# Looking for studio monitor recommendations



## MikeLG (Dec 1, 2021)

Hello! I've been using strictly headphones for far too long, and decided I'd like to purchase my first set of studio monitors. I don't mix my own music, so I'm not looking for something extremely precise, though I do want to be able to listen to mixes I receive on them. Basically, I'm looking for something in the 600 - 800$ range that can give me a sense of what my music will sound like on something other than headphones. Any recommendations?


----------



## RAdkins (Dec 2, 2021)

where are you located (US or EU) and how big is your room?

Take a look at the Kali Audio IN5


----------



## MarcusD (Dec 2, 2021)

Yamaha HS line of monitors are decent. Just be sure to get the correct size for your room setup. Bigger speakers doesn’t equate to better sound if the dimensions of the room are too small. Also placement is important. Otherwise it’s pointless buying expensive speakers


----------



## Jeremy Spencer (Dec 2, 2021)

I highly recommend Yamaha HS8's along with Sonarworks for room correction.


----------



## proggermusic (Dec 2, 2021)

For a first set of proper monitors, I agree that the Yamaha HS (5, 7, or 8) is probably the safest way to go. If your mix sounds good on those, it'll generally translate well. (It's still always a good practice to check mixes on as many various sources as possible, including headphones.)

Keep in mind, the HS5s don't have strong bass, so if you use those you'll usually want to check bass in your headphones and elsewhere to make sure you're not over-compensating in your mix, blowing out your headroom with too much low end. Taking that into account, I think the HS5s are really useful monitors overall and great for the price.


----------



## ed buller (Dec 2, 2021)

Adam A7X Active

best

e


----------



## MikeLG (Dec 2, 2021)

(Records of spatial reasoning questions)

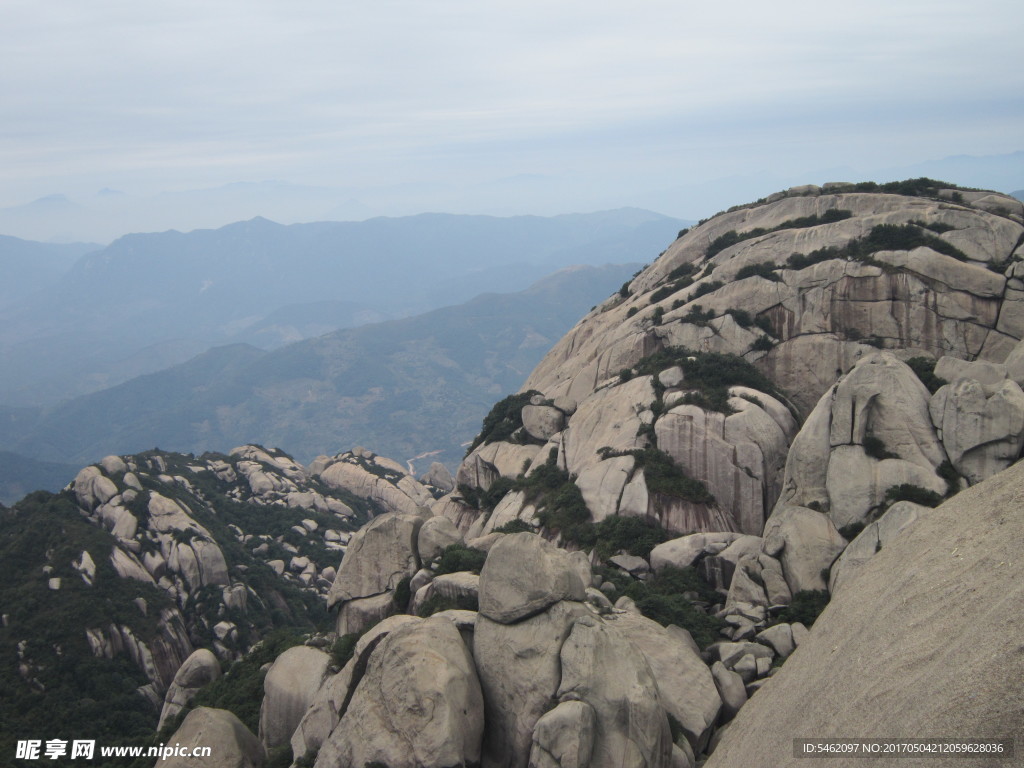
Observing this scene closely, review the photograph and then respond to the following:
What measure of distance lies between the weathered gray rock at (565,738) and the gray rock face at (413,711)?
202 cm

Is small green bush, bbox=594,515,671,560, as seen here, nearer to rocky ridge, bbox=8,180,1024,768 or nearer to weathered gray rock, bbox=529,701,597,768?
rocky ridge, bbox=8,180,1024,768

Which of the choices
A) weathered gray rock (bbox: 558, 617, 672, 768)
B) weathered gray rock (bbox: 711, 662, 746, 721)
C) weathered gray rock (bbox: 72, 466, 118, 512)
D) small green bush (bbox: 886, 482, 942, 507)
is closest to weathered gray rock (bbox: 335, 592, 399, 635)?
weathered gray rock (bbox: 558, 617, 672, 768)

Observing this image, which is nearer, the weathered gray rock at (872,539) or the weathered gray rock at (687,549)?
the weathered gray rock at (872,539)

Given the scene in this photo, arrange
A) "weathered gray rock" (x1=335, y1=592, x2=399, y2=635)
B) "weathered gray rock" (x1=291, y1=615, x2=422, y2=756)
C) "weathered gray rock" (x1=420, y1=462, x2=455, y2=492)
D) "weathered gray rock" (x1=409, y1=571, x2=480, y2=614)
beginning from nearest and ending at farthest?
"weathered gray rock" (x1=291, y1=615, x2=422, y2=756) < "weathered gray rock" (x1=409, y1=571, x2=480, y2=614) < "weathered gray rock" (x1=335, y1=592, x2=399, y2=635) < "weathered gray rock" (x1=420, y1=462, x2=455, y2=492)

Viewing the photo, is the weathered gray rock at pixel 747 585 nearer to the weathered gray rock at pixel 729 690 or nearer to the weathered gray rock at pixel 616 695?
the weathered gray rock at pixel 729 690

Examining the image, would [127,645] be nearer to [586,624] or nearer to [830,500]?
[586,624]

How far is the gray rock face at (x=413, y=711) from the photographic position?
57.4 feet

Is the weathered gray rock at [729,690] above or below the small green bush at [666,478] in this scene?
below

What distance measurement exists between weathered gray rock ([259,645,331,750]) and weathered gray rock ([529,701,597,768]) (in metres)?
10.9

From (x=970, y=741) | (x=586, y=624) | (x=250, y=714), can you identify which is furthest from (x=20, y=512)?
(x=970, y=741)

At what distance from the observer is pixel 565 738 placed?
17.1 metres

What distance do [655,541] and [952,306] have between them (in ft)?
75.4

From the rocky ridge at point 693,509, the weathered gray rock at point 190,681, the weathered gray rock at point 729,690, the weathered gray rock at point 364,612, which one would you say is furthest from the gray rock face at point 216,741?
the weathered gray rock at point 729,690

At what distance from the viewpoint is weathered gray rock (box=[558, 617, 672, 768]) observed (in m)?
17.3
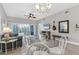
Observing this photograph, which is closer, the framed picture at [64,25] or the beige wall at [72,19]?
the beige wall at [72,19]

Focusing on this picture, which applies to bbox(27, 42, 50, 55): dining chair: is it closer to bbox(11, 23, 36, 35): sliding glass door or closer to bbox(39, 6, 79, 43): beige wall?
bbox(11, 23, 36, 35): sliding glass door

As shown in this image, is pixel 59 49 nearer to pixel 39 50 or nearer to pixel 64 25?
pixel 39 50

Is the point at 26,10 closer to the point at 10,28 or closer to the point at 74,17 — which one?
the point at 10,28

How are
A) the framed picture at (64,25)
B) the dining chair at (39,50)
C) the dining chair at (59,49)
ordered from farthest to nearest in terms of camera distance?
the framed picture at (64,25), the dining chair at (59,49), the dining chair at (39,50)

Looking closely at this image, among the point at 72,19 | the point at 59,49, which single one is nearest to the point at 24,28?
the point at 59,49

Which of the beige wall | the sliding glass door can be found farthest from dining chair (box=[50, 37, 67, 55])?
the beige wall

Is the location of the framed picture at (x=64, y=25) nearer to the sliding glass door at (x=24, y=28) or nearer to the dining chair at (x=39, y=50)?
the sliding glass door at (x=24, y=28)

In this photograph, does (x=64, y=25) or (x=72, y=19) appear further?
(x=64, y=25)

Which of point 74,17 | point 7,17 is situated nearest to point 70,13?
point 74,17

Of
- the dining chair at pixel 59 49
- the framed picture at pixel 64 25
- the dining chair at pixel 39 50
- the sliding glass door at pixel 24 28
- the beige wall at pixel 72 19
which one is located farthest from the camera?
the framed picture at pixel 64 25

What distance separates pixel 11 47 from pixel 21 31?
2.40 ft

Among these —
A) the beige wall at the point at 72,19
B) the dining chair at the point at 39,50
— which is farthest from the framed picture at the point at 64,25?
the dining chair at the point at 39,50

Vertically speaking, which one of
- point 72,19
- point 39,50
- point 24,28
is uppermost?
point 72,19

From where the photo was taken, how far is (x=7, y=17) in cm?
248
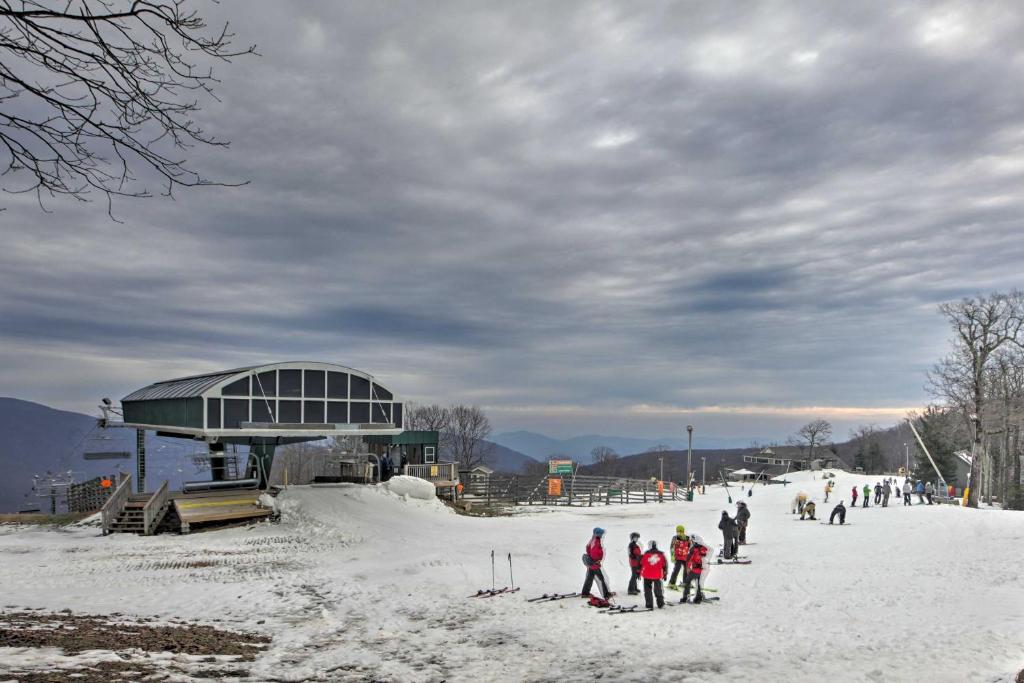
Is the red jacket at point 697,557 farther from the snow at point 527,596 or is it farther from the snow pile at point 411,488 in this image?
the snow pile at point 411,488

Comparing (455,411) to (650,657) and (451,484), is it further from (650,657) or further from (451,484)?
(650,657)

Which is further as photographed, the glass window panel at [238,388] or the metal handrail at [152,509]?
the glass window panel at [238,388]

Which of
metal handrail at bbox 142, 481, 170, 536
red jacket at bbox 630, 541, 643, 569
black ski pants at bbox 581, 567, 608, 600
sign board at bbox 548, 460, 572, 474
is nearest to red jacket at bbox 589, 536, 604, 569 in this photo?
black ski pants at bbox 581, 567, 608, 600

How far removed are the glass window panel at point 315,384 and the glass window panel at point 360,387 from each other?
159 cm

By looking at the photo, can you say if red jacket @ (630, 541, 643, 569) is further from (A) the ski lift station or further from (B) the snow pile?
(B) the snow pile

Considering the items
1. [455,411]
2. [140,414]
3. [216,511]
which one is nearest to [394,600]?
[216,511]

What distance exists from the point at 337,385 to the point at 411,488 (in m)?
6.53

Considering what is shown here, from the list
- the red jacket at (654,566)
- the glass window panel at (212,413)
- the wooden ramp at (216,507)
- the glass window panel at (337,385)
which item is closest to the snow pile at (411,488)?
the glass window panel at (337,385)

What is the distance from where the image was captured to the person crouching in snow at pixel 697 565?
15.4m

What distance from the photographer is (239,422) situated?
29.2m

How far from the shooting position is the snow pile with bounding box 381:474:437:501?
3366 cm

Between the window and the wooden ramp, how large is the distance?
365 centimetres

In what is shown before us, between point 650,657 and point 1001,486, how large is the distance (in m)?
62.1

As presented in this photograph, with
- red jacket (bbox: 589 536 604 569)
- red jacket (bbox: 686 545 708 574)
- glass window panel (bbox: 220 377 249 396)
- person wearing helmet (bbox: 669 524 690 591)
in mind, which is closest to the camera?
red jacket (bbox: 589 536 604 569)
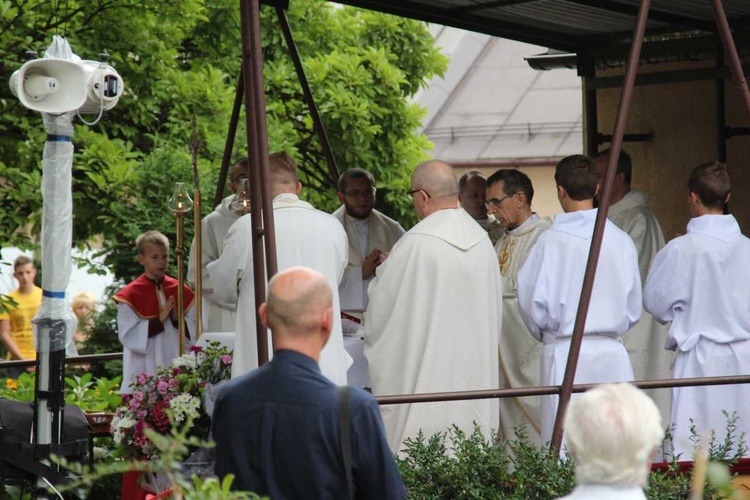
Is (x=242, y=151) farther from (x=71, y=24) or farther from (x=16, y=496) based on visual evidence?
(x=16, y=496)

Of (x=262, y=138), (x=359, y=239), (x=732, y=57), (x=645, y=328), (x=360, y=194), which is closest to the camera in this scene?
(x=262, y=138)

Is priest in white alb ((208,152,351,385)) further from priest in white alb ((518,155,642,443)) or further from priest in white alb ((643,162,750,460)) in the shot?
priest in white alb ((643,162,750,460))

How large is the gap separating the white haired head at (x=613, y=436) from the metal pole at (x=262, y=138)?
9.21 ft

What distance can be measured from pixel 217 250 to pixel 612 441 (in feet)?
22.5

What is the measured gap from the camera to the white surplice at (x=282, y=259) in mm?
7559

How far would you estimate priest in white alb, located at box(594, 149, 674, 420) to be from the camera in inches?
364

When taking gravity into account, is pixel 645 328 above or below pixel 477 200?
below

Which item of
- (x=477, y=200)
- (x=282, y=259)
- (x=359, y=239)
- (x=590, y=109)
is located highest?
(x=590, y=109)

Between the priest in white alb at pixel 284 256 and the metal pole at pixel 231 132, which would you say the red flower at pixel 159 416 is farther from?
the metal pole at pixel 231 132

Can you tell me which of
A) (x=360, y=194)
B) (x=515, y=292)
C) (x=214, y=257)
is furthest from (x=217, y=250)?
(x=515, y=292)

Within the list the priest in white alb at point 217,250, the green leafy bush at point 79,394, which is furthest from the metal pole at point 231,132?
the green leafy bush at point 79,394

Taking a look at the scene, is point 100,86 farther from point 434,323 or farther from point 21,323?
point 21,323


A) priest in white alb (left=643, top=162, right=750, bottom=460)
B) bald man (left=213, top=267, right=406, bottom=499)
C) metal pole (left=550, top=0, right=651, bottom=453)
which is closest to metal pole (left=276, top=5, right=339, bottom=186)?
priest in white alb (left=643, top=162, right=750, bottom=460)

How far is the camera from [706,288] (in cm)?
779
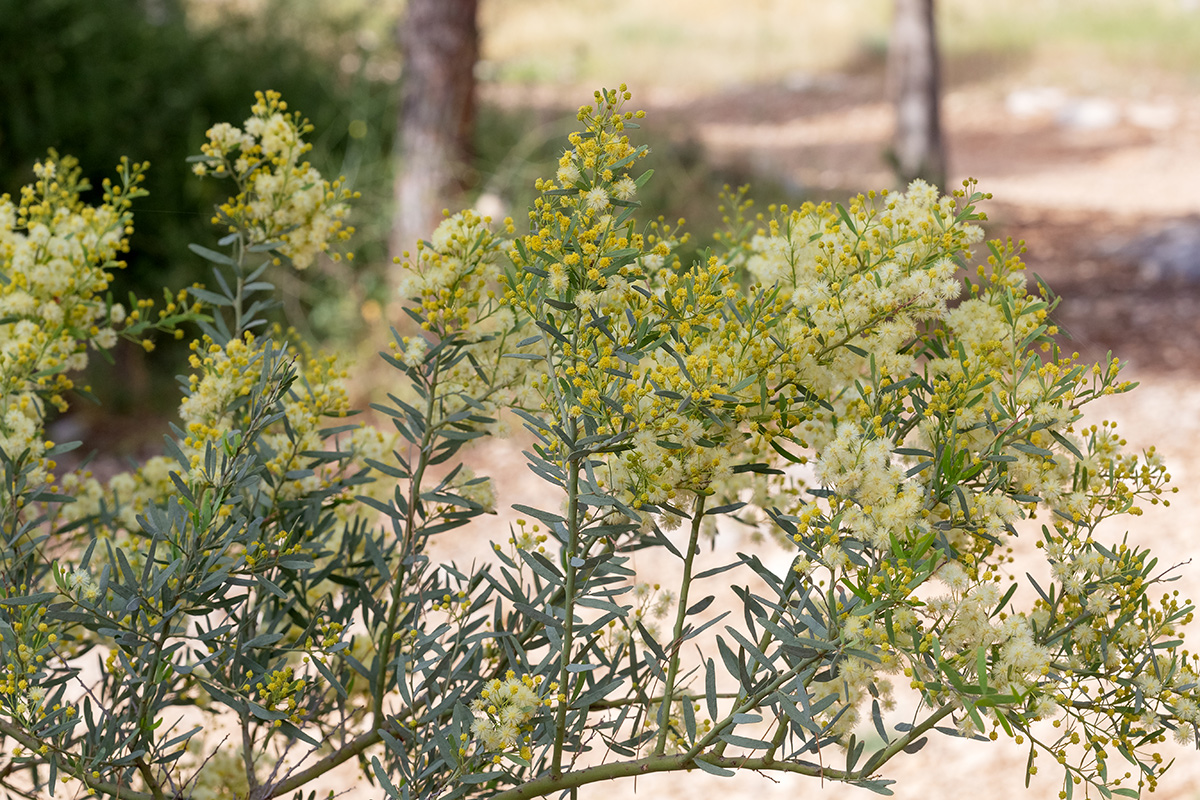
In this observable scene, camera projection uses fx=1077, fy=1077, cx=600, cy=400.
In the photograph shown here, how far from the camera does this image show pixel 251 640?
1.15 m

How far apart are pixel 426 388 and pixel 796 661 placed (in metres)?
0.55

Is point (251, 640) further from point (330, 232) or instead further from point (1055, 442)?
point (1055, 442)

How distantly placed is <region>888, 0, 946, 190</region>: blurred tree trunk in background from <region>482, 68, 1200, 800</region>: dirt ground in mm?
844

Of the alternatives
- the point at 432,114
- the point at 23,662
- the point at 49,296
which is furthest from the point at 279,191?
the point at 432,114

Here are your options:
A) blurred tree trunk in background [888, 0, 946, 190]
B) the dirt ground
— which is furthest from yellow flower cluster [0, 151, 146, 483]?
blurred tree trunk in background [888, 0, 946, 190]

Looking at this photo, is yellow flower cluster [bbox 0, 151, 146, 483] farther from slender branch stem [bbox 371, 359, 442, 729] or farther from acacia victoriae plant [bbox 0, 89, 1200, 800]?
slender branch stem [bbox 371, 359, 442, 729]

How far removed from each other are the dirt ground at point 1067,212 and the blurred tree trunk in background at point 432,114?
8.51 feet

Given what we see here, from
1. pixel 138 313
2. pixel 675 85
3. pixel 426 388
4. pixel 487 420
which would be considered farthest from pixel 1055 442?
pixel 675 85

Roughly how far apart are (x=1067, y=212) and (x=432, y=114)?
580 cm

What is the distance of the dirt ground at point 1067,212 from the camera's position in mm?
3002

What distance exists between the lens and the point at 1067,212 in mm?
8875

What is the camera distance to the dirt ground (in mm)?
3002

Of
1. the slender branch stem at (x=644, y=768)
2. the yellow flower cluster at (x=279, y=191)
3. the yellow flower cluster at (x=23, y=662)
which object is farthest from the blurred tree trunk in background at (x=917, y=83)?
the yellow flower cluster at (x=23, y=662)

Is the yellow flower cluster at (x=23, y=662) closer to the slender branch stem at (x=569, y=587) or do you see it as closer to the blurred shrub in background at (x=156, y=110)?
the slender branch stem at (x=569, y=587)
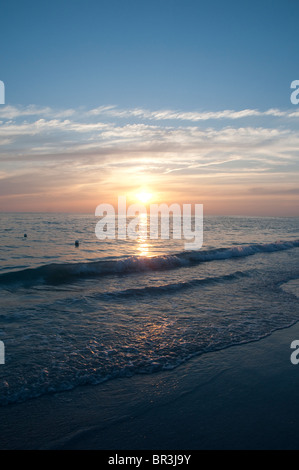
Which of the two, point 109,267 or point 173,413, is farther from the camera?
point 109,267

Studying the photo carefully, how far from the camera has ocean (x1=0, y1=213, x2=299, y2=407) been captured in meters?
6.93

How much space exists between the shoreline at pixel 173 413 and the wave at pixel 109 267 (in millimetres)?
11399

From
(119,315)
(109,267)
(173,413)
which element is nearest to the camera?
(173,413)

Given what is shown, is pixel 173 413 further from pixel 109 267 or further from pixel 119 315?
pixel 109 267

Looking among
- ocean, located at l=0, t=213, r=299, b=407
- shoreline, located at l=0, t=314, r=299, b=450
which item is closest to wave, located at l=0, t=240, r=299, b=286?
ocean, located at l=0, t=213, r=299, b=407

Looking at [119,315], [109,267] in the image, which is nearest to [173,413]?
[119,315]

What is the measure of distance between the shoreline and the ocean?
523 mm

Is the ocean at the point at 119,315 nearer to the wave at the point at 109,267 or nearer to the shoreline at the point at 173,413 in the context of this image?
the wave at the point at 109,267

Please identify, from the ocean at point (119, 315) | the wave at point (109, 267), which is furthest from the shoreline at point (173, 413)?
the wave at point (109, 267)

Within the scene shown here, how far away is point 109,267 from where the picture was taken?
2111 cm

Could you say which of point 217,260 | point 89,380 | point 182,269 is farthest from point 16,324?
point 217,260

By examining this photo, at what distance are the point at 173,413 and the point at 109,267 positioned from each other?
53.3 ft

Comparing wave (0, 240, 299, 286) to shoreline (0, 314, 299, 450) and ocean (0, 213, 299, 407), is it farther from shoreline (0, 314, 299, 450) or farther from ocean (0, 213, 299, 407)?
shoreline (0, 314, 299, 450)
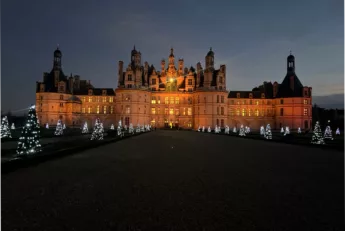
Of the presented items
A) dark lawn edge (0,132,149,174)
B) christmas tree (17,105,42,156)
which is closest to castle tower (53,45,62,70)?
dark lawn edge (0,132,149,174)

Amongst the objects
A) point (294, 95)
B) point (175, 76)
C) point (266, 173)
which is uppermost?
point (175, 76)

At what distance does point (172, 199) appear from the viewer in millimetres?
7676

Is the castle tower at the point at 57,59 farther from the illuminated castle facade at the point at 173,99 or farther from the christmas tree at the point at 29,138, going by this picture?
the christmas tree at the point at 29,138

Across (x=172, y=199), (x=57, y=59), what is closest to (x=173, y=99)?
(x=57, y=59)

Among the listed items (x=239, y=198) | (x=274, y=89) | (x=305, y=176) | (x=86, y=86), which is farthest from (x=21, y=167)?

**Exercise set**
1) In the studio monitor thread, what does Jeremy Spencer pair with the Yamaha HS8s for room correction?
2) Carry on the studio monitor thread from its final line.

**Exercise results**
1) Sonarworks

2)
Thank you for the recommendations everyone, this gives me a really good place to start. I'm in a fairly large room - I need to figure out how to treat it acoustically, but that's another story entirely!


----------



## MarcusD (Dec 2, 2021)

MikeLG said:


> Thank you for the recommendations everyone, this gives me a really good place to start. I'm in a fairly large room - I need to figure out how to treat it acoustically, but that's another story entirely!



Do you have much room to play with or is there lots of furniture etc... in the room?

Positioning is pretty critical to get a decent sound, even if the room isn't treated well, because you can monitor at lower volumes to compensate for room imperfections. Obviously treating the room is a good idea 

Quick way to figure out how far off the short wall your speakers need to be is to measure the length of the room then multiply it by .38 and you'll get an approximation of how far the desk / speakers need to be away from the short wall. Then, make sure the speakers are at equal distances from the side walls.

To get the sweet spot, angle the speakers inwards so you cant see the sides (from your monitoring position) then measure from the centre cone of the Left (or right) speaker, to the Right speaker centre cone. The distance you get should be how far away your sitting to from an equilateral triangle.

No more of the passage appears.